Life is based on the ability of all living cells to convert the genetic information in DNA, into the specific sequences of amino acids that make up the proteins that are the cell's workhorses. The key reaction in this decoding process is the attachment of a particular amino acid to one end of a small RNA molecule known as a transfer RNA. The enzyme that catalyzes this amino acid-RNA attachment is the aminoacyl-tRNA synthetase.

Rodriguez performed many laborious experiments in which she removed portions of the aminoacyl-tRNA synthetase that interact with the anticodon stem of the transfer RNA, far from the part of the enzyme that binds the amino acid. Using a biochemical approach known as rapid chemical quench kinetics, Rodriguez discovered that when she made these changes to the enzyme, the binding of the amino acid to the protein was strengthened, even though the amino acid binds far away from the positions where the changes were made.
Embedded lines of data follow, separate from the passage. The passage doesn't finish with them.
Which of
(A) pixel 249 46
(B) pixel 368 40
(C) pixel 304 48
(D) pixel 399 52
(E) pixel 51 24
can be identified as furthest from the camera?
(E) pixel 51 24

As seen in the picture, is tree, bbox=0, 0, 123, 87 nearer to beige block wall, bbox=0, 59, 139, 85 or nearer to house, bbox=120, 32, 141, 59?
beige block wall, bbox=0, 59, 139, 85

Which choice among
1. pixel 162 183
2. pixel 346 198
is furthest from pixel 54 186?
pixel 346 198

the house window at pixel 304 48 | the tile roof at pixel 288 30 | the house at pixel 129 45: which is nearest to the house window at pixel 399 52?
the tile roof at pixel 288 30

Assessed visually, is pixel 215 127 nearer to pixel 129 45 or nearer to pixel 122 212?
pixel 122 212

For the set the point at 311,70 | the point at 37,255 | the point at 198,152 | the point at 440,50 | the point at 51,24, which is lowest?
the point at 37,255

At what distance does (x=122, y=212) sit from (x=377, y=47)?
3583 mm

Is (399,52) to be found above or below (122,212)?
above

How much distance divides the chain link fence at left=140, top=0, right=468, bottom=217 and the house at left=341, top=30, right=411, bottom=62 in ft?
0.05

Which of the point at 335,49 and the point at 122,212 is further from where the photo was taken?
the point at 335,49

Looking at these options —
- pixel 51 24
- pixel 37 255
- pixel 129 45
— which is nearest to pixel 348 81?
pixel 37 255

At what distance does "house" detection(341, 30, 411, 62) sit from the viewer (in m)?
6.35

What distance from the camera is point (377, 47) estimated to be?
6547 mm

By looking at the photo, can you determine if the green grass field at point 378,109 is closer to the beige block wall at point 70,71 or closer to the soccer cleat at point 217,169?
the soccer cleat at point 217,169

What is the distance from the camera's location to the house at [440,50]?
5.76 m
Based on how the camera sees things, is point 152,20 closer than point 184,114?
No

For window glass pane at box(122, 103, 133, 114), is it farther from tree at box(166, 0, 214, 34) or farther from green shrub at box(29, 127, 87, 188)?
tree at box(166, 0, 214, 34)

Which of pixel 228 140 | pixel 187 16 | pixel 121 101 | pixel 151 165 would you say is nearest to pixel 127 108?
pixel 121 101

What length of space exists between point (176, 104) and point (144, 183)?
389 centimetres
"It is totally counterintuitive," said Perona. "Imagine if you had a car, and you took out a gear, and the car went faster. Why would you want that gear if it makes your car go slower?"

Crystal structure of glutaminyl tRNA synthetase (GlnRS, green) in complex with its substrate tRNA^Gln (yellow). Right panel: Color-coded residues depict favorable (blue) and unfavorable (red) effects on the free energy of glutamine binding from mutation at this position. Left panel: Effects of mutation on the ability of GlnRS to catalyze amino acid attachment to the tRNA. In this case all effects are unfavorable. Credit: Annia Rodriguez/ John Perona / UCSB
In all, Rodriguez found that separately removing seven different "gears" from a distant part of the molecule each caused the amino acid to bind more tightly to the aminoacyl-tRNA synthetase. Perona explained that this provides the first systematic analysis demonstrating long-range communication in an enzyme that depends on RNA for its function.

"So what we think is going on is that these enzyme-RNA interactions far from the amino acid binding site evolved together with the needs of the cell to respond to subtle cues from its environment – especially in terms of how much amino acid is available," said Perona. "It makes sense in terms of evolution."

Rodriguez is the first in her family to pursue a Ph.D., which she will complete this year. Now 28 years old, she began her career as a nurse in Cuernavaca, Mexico. Then she went on to obtain a B.S. in biochemical engineering at the Instituto Tecnológico de Zacatepec.

Graduation from her undergraduate program called for work at a research institution and she chose UCSB. Upon graduation, Rodriguez was offered a prestigious five-year scholarship with Mexico's Consejo Nacional de Ciencia y Technología (CONACYT) to continue her studies at UCSB.

Although her current research is not focused specifically on human health, Rodriguez said: "My interest in biochemistry started because I wanted to know the mechanisms by which drugs and medications worked inside the human body. I wanted to learn not just the signs and symptoms of disease, but how diseases are developed in a molecular level."